UK, The Guardian warned in an op-ed last week that the UK “is descending into a social and economic crisis the likes of which its people have not seen in decades. Household fuel bills are expected to hit £2,400 this fall as the price of groceries soar. Inflation in the UK hit 7% last month, the highest rate since 1992.

the Guardian noted: “On one projection, one in three Britons – 23.5 million people – will not be able to afford the cost of living this year.”

In all countries, strikers and demonstrators are fighting for questions of life and death. Global food prices have risen 34% since last year. Russia’s invasion of Ukraine is brutal and reckless, but who can believe the crocodile tears of NATO governments and their media propagandists when it is their protracted war that forces billions to face hunger with varying degrees of immediacy?

In impoverished West and East Africa, tens of millions face starvation. In the Middle East and North Africa, already low food supplies will run out within weeks. All of these regions are devastated by the impact of the American wars of the past 30 years. And as the war in Ukraine drags into the spring harvest, crops that would have fed billions of people will now lie fallow. In the coming months, cuts in fertilizer exports from Russia and Belarus will slash global yields of staple crops by up to half.

Last week, the United Nations issued a stark warning about the emerging rise of the global working class.

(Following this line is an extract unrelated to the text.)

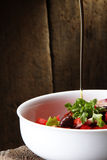 Huile et salade d'olive Photo stock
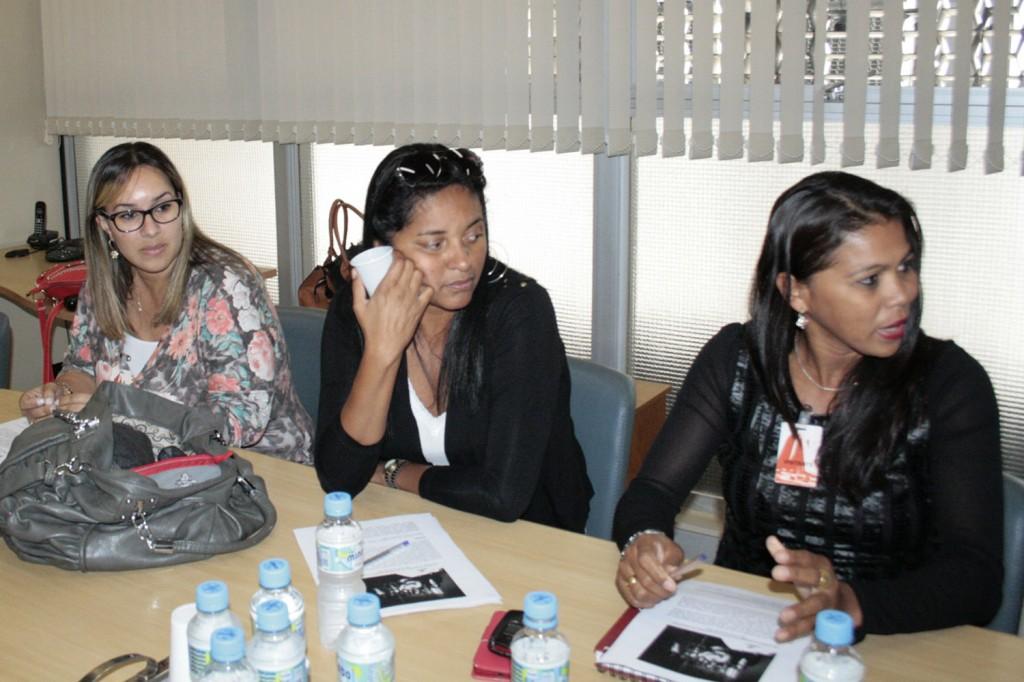 À direita, a dirigente sindical de Pinda, Maria Auxiliadora, da Confab Tubos (Crédito Mídia Consulte)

The document, titled “Global impact of the war in Ukraine on the food, energy and financial system”, states that “the war in Ukraine, in all its dimensions, is producing alarming cascading effects on a world economy already tested by COVID. -19 and the climate. change, with particularly dramatic impacts on developing countries.

The UN has warned that 60% of governments in developing countries are so heavily indebted to global banks and corporations that they will be unable to provide subsidies to those affected by rising prices. Another key factor in the explosiveness of recent protests, the UN has acknowledged, is the devastating impact of the coronavirus pandemic on the working class, which has produced “great social and economic scars”.

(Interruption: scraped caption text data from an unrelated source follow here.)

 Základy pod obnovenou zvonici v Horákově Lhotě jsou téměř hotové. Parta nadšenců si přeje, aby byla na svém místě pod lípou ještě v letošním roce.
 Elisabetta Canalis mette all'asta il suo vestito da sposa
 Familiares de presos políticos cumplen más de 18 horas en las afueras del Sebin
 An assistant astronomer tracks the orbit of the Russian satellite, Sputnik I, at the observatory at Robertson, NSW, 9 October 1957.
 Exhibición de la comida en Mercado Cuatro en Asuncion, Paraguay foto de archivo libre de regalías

What is emerging now, writes the UN, is a “perfect storm” of social discontent: “In an environment of already high levels of socio-economic stress due to the impacts of COVID-19, rising food prices threaten the ripple effects of social unrest.”

These nervous statements from the main institutions of the capitalist regime show that imperialist governments have failed in their efforts to use war to deflect growing domestic tensions. On the contrary, the escalation of the world war produces social explosions.

The spontaneous eruption of protests across the world is an objective process, produced by the enormous crisis of the global capitalist system. The transformation of this objective process into a conscious movement for socialism is a matter of building the revolutionary leadership, the International Committee of the Fourth International.

The ICFI, its affiliated Socialist Equality parties, Youth and Student International for Social Equality and the International Alliance of Rank and File Committee Workers are holding an online rally on May Day, May Day, international working class solidarity day.